C’est la faute de Caroline Dawson. Dans son magnifique premier roman, Là où je me terre (Éditions du remue-ménage), la professeure de sociologie raconte l’immigration canadienne d’une famille qui fuit le Chili de Pinochet. Si chacun des chapitres m’a happée, ce sont les passages au sujet de la mère, une femme de ménage, qui m’ont le plus bouleversée.

Je ne suis pas la seule, me révèle Caroline Dawson. « Les lectrices m’en parlent souvent ! Je sens que c’est une question très délicate. D’ailleurs, j’ai hésité à écrire là-dessus, mais je le devais à la petite fille en colère que j’ai été. Celle qui regardait sa mère s’éreinter… »

Parce que, ici, il ne s’agit pas de fiction. La mère de l’autrice a réellement voué sa carrière à l’entretien domestique, une fois arrivée au Québec. « Elle travaillait pour plusieurs femmes connues, dont des écrivaines et des politiciennes, révèle Caroline. Dans l’ombre, elle leur permettait de se libérer de leurs tâches pour faire leur travail.
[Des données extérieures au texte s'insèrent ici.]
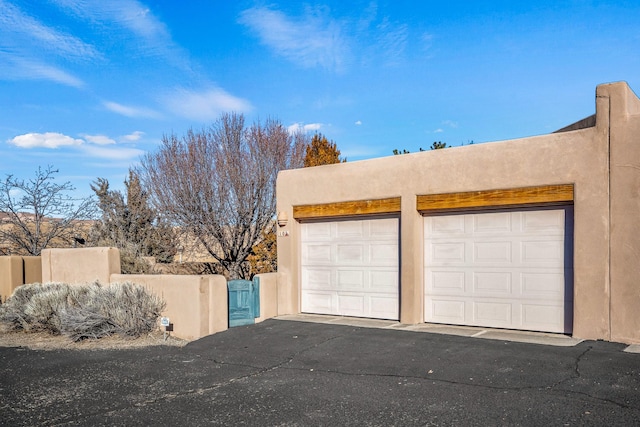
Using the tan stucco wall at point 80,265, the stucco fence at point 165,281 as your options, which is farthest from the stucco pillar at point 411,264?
the tan stucco wall at point 80,265

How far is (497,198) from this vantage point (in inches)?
394

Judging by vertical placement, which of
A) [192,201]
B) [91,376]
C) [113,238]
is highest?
[192,201]

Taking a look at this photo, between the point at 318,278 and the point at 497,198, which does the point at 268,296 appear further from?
the point at 497,198

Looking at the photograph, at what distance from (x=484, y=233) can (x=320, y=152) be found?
1230 centimetres

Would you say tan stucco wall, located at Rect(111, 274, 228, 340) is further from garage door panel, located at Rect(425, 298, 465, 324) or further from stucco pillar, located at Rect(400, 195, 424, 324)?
garage door panel, located at Rect(425, 298, 465, 324)

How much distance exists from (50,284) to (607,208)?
1209cm

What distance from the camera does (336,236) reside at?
12555 millimetres

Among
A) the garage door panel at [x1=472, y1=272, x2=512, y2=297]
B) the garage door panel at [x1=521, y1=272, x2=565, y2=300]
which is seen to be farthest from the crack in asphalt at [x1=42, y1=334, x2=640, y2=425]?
the garage door panel at [x1=472, y1=272, x2=512, y2=297]

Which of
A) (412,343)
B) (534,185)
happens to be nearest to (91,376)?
(412,343)

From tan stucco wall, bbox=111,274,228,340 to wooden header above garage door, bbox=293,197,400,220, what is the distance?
9.23ft

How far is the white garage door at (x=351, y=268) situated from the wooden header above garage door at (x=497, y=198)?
40.7 inches

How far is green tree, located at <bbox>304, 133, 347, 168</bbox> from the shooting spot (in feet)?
70.9

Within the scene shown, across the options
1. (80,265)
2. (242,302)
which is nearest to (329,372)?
(242,302)

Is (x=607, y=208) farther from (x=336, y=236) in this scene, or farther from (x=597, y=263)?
(x=336, y=236)
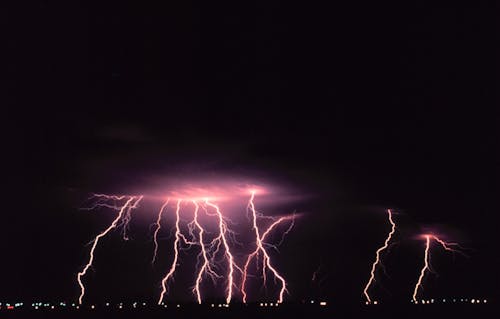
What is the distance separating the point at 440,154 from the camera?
7.02 m

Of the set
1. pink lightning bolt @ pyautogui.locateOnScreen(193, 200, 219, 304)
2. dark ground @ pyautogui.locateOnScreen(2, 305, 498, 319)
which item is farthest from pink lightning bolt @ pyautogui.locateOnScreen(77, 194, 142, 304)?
dark ground @ pyautogui.locateOnScreen(2, 305, 498, 319)

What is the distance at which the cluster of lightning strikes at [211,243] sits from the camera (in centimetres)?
1060

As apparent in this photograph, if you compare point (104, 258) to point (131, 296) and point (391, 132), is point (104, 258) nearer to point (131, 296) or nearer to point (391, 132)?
point (131, 296)

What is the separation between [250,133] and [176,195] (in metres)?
4.13

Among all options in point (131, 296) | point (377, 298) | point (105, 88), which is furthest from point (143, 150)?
point (377, 298)

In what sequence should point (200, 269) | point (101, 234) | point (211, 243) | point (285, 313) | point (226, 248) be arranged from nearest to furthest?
point (285, 313), point (101, 234), point (226, 248), point (211, 243), point (200, 269)

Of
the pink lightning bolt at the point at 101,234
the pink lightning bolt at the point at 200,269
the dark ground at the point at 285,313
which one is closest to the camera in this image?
the dark ground at the point at 285,313

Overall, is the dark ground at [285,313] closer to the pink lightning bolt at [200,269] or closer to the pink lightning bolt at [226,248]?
the pink lightning bolt at [226,248]

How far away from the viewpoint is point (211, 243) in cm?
1136

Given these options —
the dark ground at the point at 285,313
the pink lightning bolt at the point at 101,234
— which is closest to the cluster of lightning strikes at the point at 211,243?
the pink lightning bolt at the point at 101,234

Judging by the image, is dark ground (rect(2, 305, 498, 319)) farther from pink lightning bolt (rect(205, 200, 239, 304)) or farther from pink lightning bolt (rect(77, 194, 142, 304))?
pink lightning bolt (rect(77, 194, 142, 304))

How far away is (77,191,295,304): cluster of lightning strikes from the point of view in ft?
34.8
Mais pendant ce temps-là, si ma mère tombait malade, elle perdait son salaire ! Si elle devait rester à la maison pour ses enfants, elle n’avait pas de congé payé. Si sa cliente partait en vacances pour un mois, elle n’avait soudainement plus de revenus… »

« Ce sont des conditions de travail exécrables et c’est un métier qui use. Les mains de ma mère ont touché à de l’eau de Javel tous les jours de sa vie. Ça paraît. »

— Caroline Dawson, autrice de Là où je me terre

On comprend donc la jeune fille en colère.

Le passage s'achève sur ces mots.